INFORMATION:
------------------------

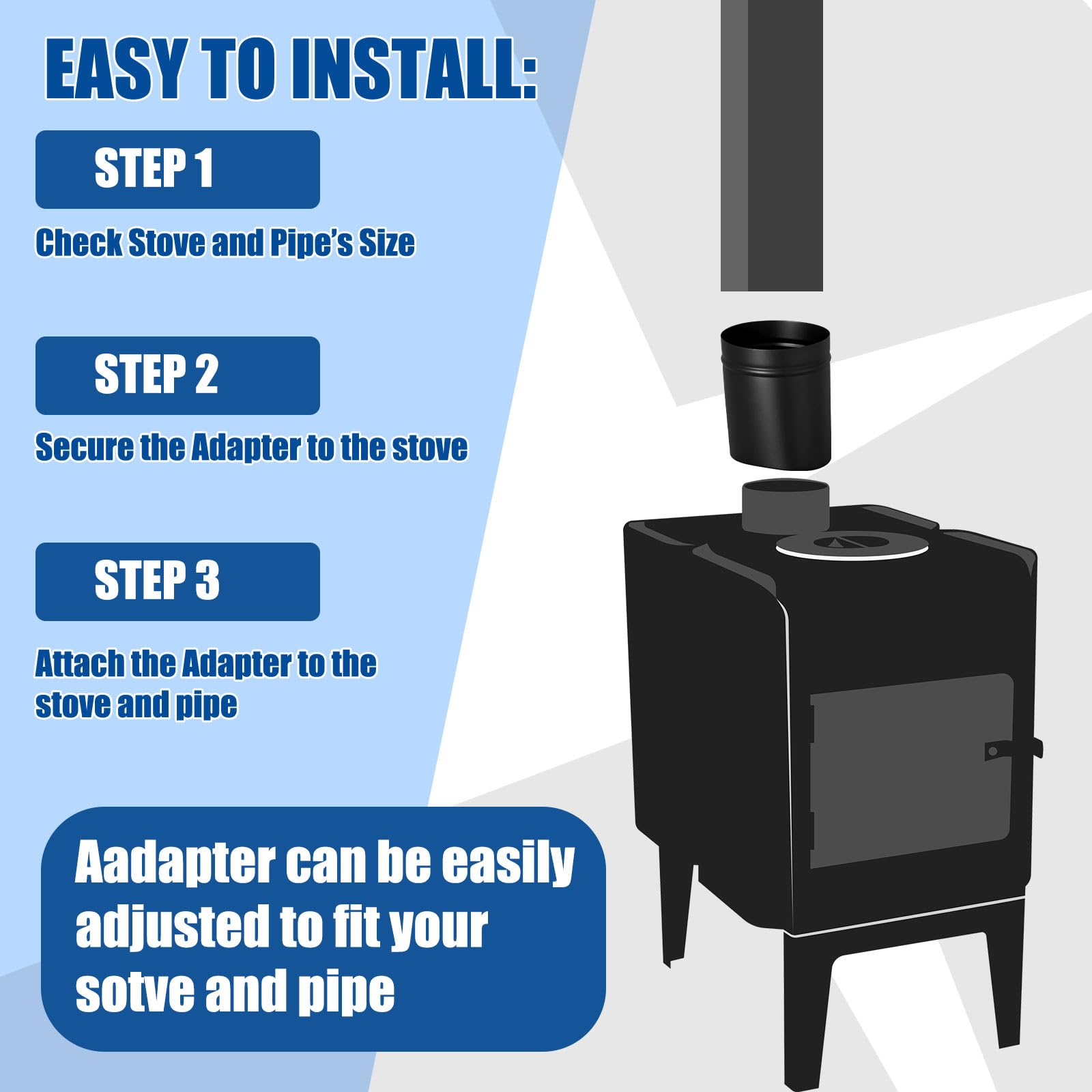 EASY TO INSTALL:

STEP 1

Check Stove and Pipe's Size

STEP 2

Secure the Adapter to the stove

STEP 3

Attach the Adapter to the stove and pipe

Aadapter can be easily adjusted to fit your sotve and pipe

------------------------

WHAT TO DO:
Everything in the material above should be reproduced exactly, except the pictures.

EXERCISE RESPONSE:
 EASY TO INSTALL:

STEP 1

Check Stove and Pipe's Size

STEP 2

Secure the Adapter to the stove

STEP 3

Attach the Adapter to the stove and pipe

Aadapter can be easily adjusted to fit your sotve and pipe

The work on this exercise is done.